Jaffery eBook

William John Locke
This eBook from the Gutenberg Project consists of approximately 393 pages of information about Jaffery.

Jaffery eBook

William John Locke
This eBook from the Gutenberg Project consists of approximately 393 pages of information about Jaffery.

When this was all settled Jaffery proclaimed himself the most care-free fellow alive.  His hitherto grumpy and resentful attitude towards Liosha changed.  He established himself as fellow slave with her under the whip of Susan’s tyranny.  It did one good to see these two magnificent creatures sporting together for the child’s, and incidentally their own, amusement.  For the first time during their intercourse they met on the same plane.

“She’s really quite a good sort,” said Jaffery.

But if it was pleasant to see him with Liosha, it was still more touching to watch his protective attitude towards Doria.  He seemed so anxious to do her service, so deferential to her views, so puzzle-headedly eager to reconcile them with his own.  She took upon herself to read him little lectures.

“Don’t you think you’re rather wasting your life?” she asked him one day.

“Do you think I am?”

“Yes.”

“Oh!  But I work hard at my job, you know,” he said apologetically—­“when there’s one for me to do.  And when there isn’t I kind of prepare myself for the next.  For instance I’ve got to keep myself always fit.”
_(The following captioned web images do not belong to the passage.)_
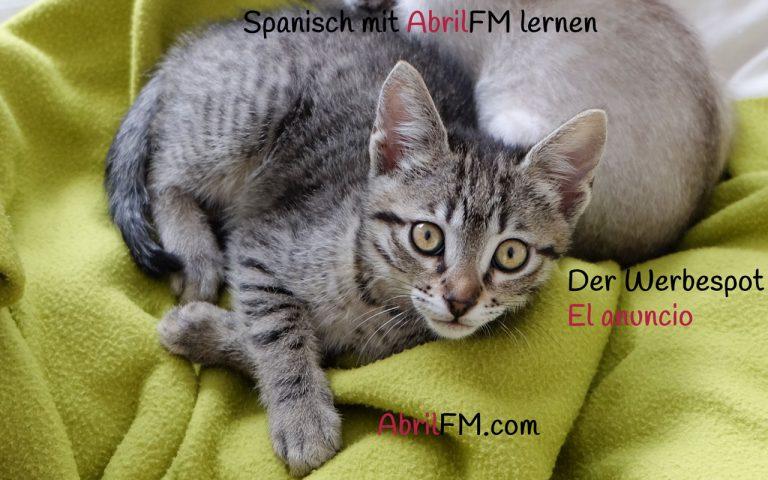 166. Die Katze- Spanisch mit AbrilFM lernen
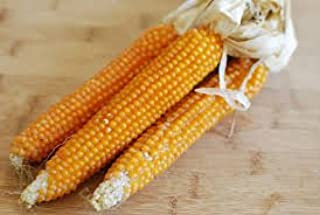 Best corn popped on the cob Reviews
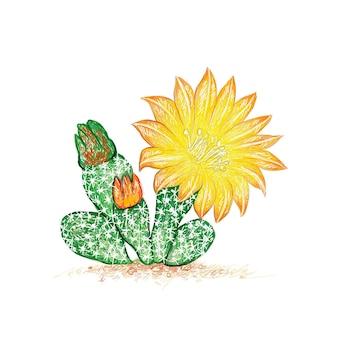 Schizzo disegnato a mano della pianta di cactus airampoa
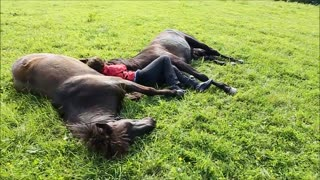 Woman lies down between two horses, but watch how the horses respond - Video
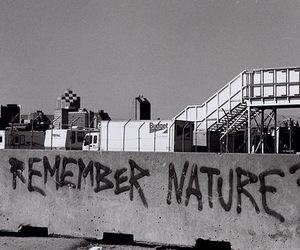 nature, graffiti, and remember image
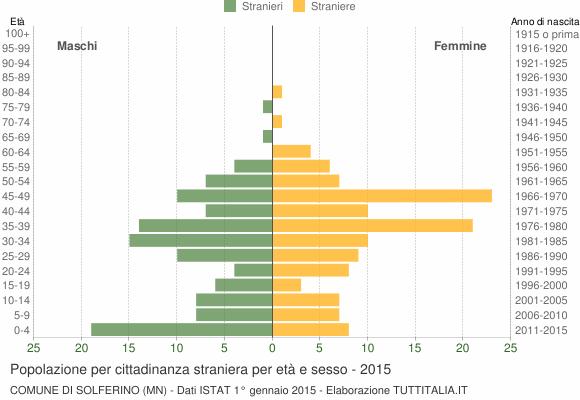 Grafico cittadini stranieri - Solferino 2015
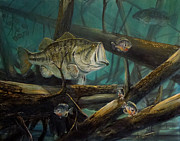 Largemouth Paintings - Largemouth Bass by Scott Thompson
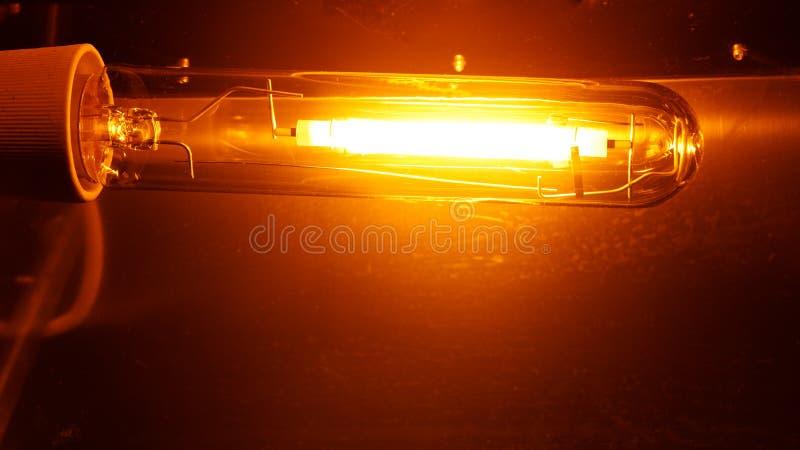 Hochdruckorange Licht der Natriumdampflampe HPS lizenzfreie stockbilder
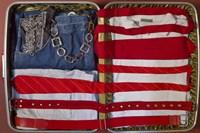 American Suitcase Fine-Art Print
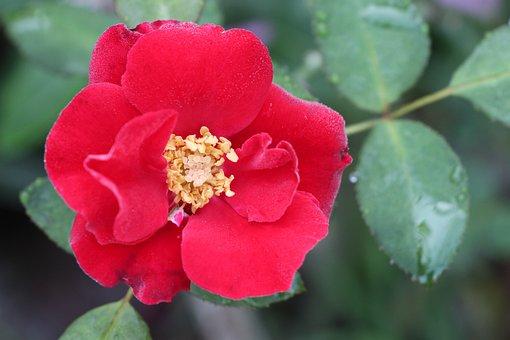 Red Flower, Flower, Petals, Red Petals
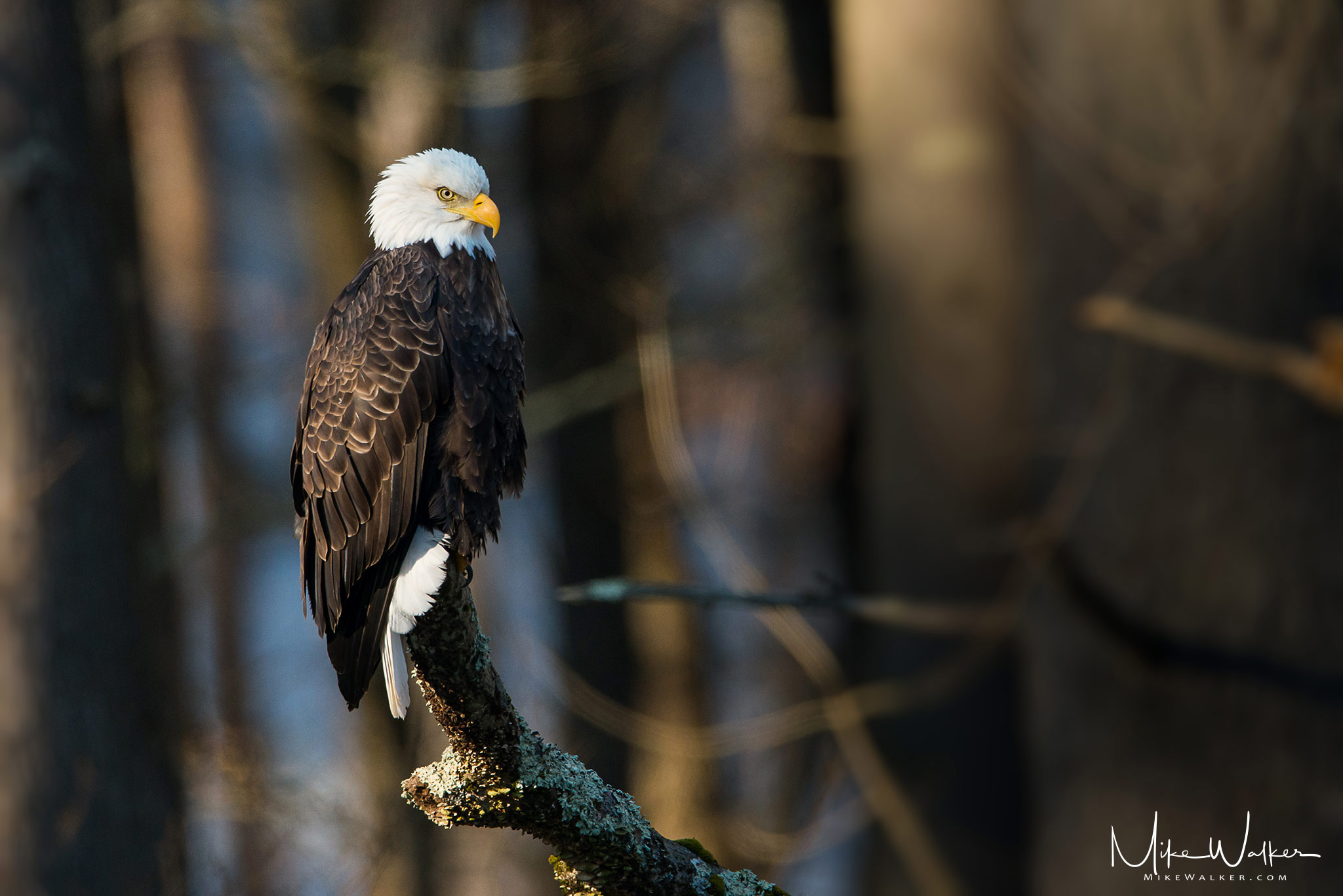 Bald eagle perched on a branch in the wild. Nature photography by Mike Walker.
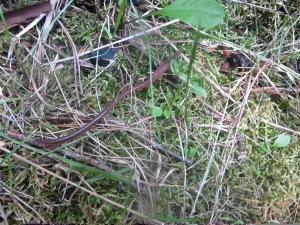 Earthworm Elizabeth Furnace 160721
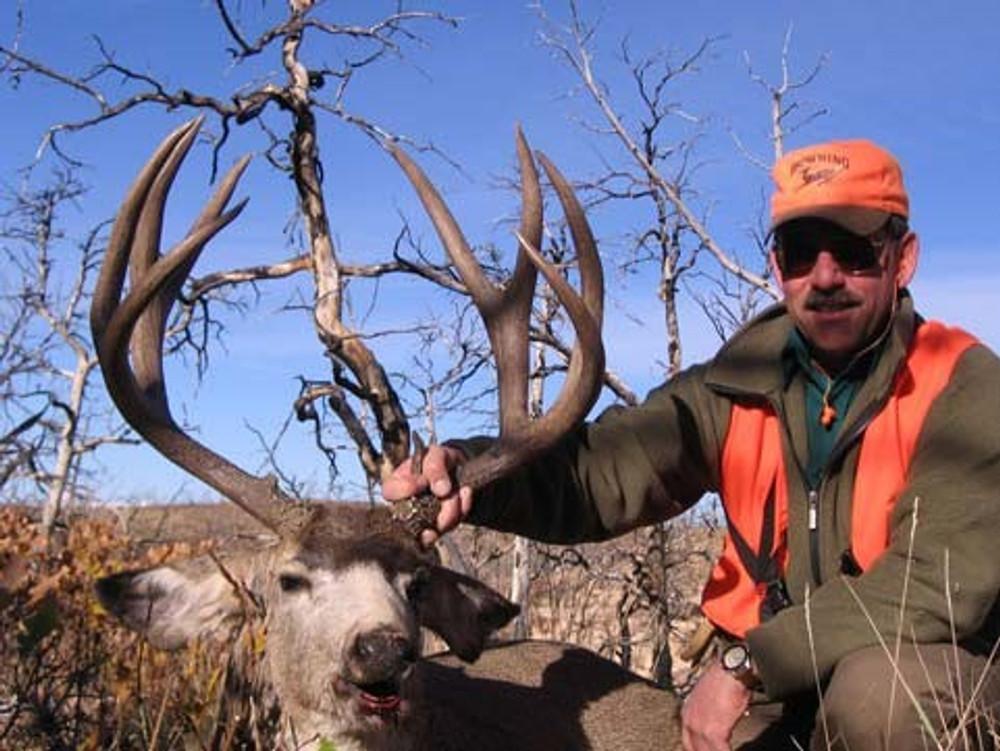 Thick antlered mule deer buck.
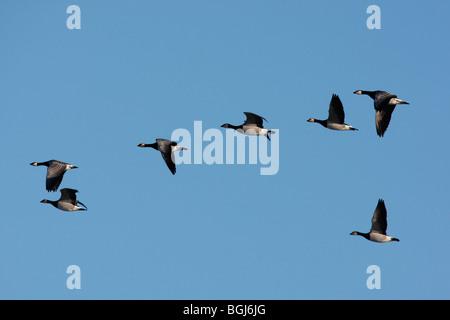 Barnacle goose, Branta leucopsis, flock in flight at Caerlaverock on the Solway, Dumfries and Galloway, Scotland, - Stock Photo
“But that’s all physical and outside.”  She smiled, in her little superior way.  “It’s the inside, the personal, the essential self that matters.  Life, properly understood, is a process of self-development.  If a human being is the same at the end of a year as he was at the beginning he has made no spiritual progress.”

Jaffery pulled his red beard.  “In other words, he hasn’t lived,” said he.

“Precisely.”

“And you think that I’m just the same sort of old animal from one year’s end to another and that I don’t progress worth a cent, and so, that I don’t live.”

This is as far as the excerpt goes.